Write out exactly, excluding pictures, the lines from the one containing "Geoffrey Bawa Works in Colombo" through the end of the data, both included.

_Information supplied_:
┌──
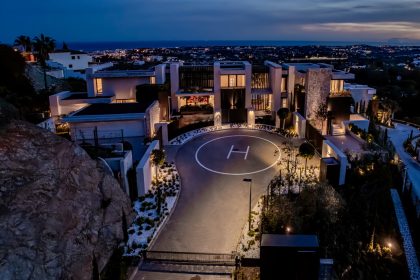 7218bd821a1e5980a675115256b60748 - 1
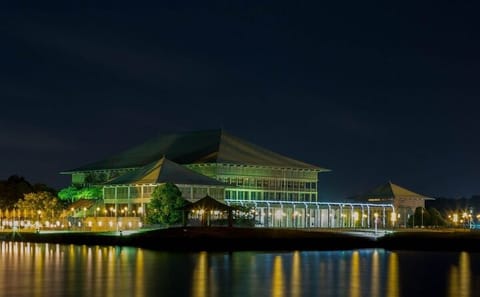 Geoffrey Bawa Works in Colombo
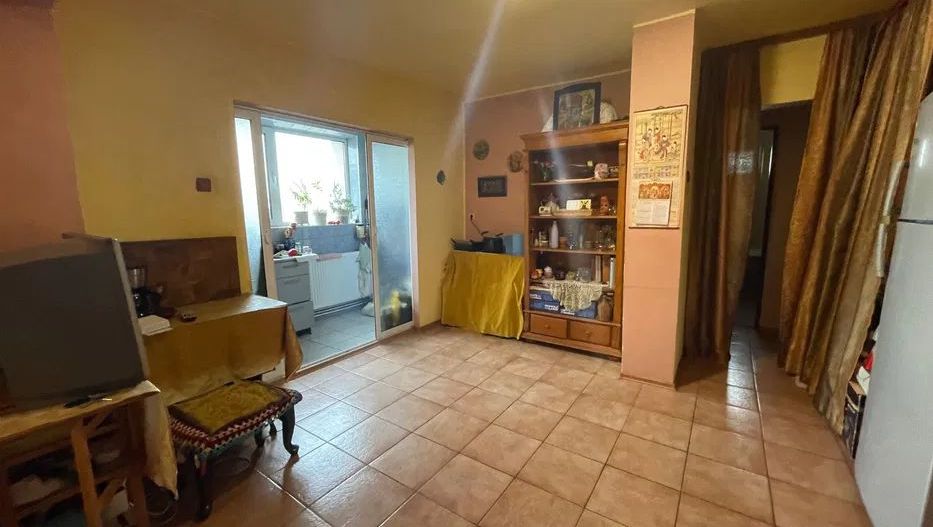 3 camere, decomandat, etaj 6/8 Micro 21 - Poză 3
└──
_Exercise result_:
 Geoffrey Bawa Works in Colombo
 3 camere, decomandat, etaj 6/8 Micro 21 - Poză 3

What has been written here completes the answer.